Indian power generator OPG Power Ventures PLC (LON:OPG) expects to meet market expectations in the current fiscal year to the end of March.

The company reported “another strong operational performance” by the group's Chennai plant in the nine months to the end of 2018.

READ: OPG Power expects a boost as coal price dips

Total generation in the reporting period, expressed in millions of units (or kilowatt hours of equivalent power), rose 4.5% to 2,145 from 2,053 in the corresponding nine-month period of 2017.

The plant load factor at Chennai was 79%.

The group said the increase in generation was primarily due to higher plant availability and increased demand by industrial customers as a result of which fiscal 2019 underlying earnings (EBITDA), profit before tax and profit after tax are expected to be within market expectations for the full year.

The average tariff was 5.33 rupees (Rs) following a 7% hike to Rs5.58 in October for what OPG calls captive consumers.

While the tariff charged by OPG headed higher, coal prices reduced by 4% from the end of September to the third week of February.

At the end of 2018 borrowings stood at £87.5mln (Rs7.75 billion), including term loans of £76 million (Rs6.74 billion) and working capital loans of £11.5 million (Rs1.01 billion).

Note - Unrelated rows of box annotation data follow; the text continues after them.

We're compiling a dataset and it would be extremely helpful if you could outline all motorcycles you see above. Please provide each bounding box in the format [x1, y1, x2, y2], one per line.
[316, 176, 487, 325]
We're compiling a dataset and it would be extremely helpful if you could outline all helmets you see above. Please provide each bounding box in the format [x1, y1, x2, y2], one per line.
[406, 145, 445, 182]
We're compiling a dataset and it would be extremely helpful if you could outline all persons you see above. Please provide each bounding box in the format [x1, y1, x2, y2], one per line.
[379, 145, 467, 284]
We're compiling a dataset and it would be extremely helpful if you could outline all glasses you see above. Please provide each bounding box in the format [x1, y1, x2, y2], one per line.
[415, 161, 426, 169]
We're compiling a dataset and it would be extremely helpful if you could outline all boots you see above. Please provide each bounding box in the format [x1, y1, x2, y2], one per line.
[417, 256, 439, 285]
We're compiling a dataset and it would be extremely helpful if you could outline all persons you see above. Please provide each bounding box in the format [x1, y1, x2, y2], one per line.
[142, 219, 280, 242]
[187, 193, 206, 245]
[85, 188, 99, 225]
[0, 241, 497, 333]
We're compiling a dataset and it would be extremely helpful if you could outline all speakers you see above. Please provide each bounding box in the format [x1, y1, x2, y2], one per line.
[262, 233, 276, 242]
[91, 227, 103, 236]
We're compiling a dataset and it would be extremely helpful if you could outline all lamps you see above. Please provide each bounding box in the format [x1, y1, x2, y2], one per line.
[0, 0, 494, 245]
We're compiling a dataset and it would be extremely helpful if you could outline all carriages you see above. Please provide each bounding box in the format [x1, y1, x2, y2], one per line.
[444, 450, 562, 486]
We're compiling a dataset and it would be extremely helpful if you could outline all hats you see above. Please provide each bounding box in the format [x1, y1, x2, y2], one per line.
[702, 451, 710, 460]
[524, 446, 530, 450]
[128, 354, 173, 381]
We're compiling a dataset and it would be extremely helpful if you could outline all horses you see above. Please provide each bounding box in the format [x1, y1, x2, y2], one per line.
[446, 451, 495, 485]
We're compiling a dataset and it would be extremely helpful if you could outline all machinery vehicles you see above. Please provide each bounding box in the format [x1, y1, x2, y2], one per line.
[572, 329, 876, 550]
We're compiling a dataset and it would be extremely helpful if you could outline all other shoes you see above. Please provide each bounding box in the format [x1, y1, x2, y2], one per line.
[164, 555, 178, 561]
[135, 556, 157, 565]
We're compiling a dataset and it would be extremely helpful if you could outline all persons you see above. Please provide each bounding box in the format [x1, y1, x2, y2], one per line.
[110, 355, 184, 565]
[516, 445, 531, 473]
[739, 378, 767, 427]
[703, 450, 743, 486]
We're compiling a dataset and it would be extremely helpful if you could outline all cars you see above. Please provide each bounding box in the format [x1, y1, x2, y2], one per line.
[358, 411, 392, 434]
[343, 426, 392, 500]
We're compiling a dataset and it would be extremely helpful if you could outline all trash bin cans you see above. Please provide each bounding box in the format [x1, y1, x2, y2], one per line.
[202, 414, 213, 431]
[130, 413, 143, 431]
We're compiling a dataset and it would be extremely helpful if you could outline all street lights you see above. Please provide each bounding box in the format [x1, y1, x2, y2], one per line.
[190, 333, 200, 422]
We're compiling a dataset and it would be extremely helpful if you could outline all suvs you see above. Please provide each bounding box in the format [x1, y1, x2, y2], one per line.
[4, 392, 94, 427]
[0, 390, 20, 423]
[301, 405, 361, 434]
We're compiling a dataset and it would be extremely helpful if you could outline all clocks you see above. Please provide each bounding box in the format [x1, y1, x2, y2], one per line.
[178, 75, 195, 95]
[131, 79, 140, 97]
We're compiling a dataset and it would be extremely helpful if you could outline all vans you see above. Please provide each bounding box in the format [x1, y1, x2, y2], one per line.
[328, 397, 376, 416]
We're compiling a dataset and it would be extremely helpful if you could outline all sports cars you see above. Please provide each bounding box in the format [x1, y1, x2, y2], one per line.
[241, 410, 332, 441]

Gross debt is higher than previously projected on account of an increase in working capital loans that were used primarily to repay trade payables and purchase coal inventory plus the foreign exchange impact the rupee weakening against sterling.

The trend in debt should start reversing when Chennai IV recommences production (expected by mid-March). After scheduled repayments, term loans are expected to reduce to £69.1 million (Rs6.32 billion) at 31 March 2019, assuming a 91.5 INR/GBP exchange rate, as projected.

The board is confident that Unit IV of the Chennai plant will shortly return to normal operations and will provide strong operational performance.

The Indian economy is expected to be the fastest growing major economy resulting in high GDP growth and higher demand for electricity, OPG declared; as a result, looking forward to fiscal 2020, the company is expected to benefit from robust tariffs and the projected level of coal prices.

Term loans will continue to be repaid in accordance with their repayment schedule and the company expects to maintain its long term profitability and sustainable business model.